◆ **Document**:
════════════════════

SECTION 3. Issuance of Warrants; Form, Execution and Delivery.
(a) Issuance of Warrants. The Company hereby issues and delivers the Warrants in the amounts and to the recipients specified in Schedule 1 hereto. Each Warrant entitles the Holder, upon proper exercise and payment of the Exercise Price, to receive from the Company, subject to adjustment as provided herein, one duly authorized and validly issued share of Common Stock. The Shares (as provided pursuant to Section 6 hereof) and/or Other Securities deliverable upon proper exercise of the Warrants are referred to herein as the “Warrant Shares”. The number of Warrant Shares and the Exercise Price are subject to adjustment as provided herein, and all references to “Warrant Shares” and “Exercise Price” herein shall be deemed to include any such adjustment or series of adjustments.

════════════════════

◆ **Record excerpts**:
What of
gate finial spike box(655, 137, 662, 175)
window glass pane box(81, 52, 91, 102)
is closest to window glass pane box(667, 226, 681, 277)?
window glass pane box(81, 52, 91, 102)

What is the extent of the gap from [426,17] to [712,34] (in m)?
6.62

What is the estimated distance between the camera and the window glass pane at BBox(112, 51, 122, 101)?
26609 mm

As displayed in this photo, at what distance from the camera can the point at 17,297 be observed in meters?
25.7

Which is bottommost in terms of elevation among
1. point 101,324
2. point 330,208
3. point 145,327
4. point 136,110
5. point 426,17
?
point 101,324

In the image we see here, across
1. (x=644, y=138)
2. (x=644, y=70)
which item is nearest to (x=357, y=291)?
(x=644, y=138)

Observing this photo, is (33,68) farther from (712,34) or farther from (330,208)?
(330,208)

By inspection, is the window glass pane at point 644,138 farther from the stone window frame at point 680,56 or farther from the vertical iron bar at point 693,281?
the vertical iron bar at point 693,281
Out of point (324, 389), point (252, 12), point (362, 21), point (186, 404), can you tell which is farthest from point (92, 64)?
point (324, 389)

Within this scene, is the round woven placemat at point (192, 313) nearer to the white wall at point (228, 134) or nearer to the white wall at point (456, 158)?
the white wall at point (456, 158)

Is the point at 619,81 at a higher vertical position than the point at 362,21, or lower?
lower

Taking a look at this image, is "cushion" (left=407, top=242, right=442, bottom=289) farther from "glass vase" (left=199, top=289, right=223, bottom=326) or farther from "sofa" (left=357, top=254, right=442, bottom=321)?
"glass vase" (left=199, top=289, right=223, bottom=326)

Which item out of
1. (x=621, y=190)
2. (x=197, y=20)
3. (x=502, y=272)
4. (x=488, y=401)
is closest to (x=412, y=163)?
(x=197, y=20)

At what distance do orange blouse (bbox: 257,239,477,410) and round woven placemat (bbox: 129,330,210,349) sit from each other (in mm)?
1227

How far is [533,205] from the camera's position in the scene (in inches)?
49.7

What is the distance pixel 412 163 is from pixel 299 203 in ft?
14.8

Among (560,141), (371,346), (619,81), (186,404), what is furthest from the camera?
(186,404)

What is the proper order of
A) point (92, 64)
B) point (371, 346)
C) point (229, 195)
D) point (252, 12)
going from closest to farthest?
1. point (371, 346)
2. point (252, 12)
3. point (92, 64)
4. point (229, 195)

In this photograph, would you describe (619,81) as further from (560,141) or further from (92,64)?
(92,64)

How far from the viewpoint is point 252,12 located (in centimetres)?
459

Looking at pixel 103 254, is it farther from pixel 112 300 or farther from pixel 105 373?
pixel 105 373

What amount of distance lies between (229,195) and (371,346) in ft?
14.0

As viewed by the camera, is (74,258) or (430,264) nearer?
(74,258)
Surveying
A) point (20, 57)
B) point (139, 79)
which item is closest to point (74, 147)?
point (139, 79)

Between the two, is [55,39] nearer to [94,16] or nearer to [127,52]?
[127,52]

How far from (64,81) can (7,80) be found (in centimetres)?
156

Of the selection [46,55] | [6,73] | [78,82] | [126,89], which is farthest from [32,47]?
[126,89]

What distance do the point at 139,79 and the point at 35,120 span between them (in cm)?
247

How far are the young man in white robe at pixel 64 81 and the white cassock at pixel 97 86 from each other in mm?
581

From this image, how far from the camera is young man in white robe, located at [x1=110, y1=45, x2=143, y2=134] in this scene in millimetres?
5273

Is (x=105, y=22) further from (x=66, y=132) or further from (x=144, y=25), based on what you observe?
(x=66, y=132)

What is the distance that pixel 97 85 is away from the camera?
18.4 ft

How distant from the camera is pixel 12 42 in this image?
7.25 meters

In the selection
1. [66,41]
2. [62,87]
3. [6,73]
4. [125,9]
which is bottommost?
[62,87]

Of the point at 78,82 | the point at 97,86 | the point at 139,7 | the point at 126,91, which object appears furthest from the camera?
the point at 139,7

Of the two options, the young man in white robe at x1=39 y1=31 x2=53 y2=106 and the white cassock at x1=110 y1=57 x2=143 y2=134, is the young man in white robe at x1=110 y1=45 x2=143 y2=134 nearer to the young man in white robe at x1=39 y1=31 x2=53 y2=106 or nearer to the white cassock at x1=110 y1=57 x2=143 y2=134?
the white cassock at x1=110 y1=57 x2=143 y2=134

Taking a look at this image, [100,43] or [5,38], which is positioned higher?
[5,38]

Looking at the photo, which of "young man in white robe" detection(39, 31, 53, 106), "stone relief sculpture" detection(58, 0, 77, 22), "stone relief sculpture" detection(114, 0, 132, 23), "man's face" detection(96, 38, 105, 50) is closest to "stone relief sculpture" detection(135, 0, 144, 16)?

════════════════════

◆ **Task to carry out**: In the warrants section, what is each Warrant holder entitled to receive from the Company upon proper exercise and payment of the Exercise Price?

◆ **Final result**: One duly authorized and validly issued share of Common Stock, subject to adjustment.